[Source records]
▽
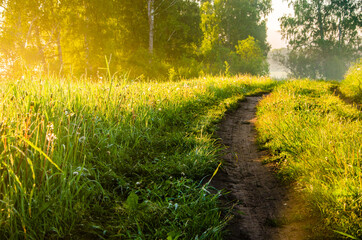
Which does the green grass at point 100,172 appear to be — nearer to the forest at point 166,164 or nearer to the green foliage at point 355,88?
the forest at point 166,164

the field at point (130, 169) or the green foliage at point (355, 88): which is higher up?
the green foliage at point (355, 88)

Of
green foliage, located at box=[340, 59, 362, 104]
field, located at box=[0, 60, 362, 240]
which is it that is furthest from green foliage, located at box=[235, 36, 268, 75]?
field, located at box=[0, 60, 362, 240]

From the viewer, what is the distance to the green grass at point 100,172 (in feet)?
8.49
△
[Given task]
Set down nothing but the lines from the one with "the field at" through the end of the records, keeping each line exactly as written and including both ends.

[Response to this task]
the field at point (130, 169) or the green foliage at point (355, 88): which is higher up?
the green foliage at point (355, 88)

Of
green foliage, located at box=[340, 59, 362, 104]
field, located at box=[0, 60, 362, 240]
which is it that is furthest from green foliage, located at box=[235, 36, 268, 75]?
field, located at box=[0, 60, 362, 240]

From the viewer, what is the distance to the green grass at point 100,172 (in feet)?
8.49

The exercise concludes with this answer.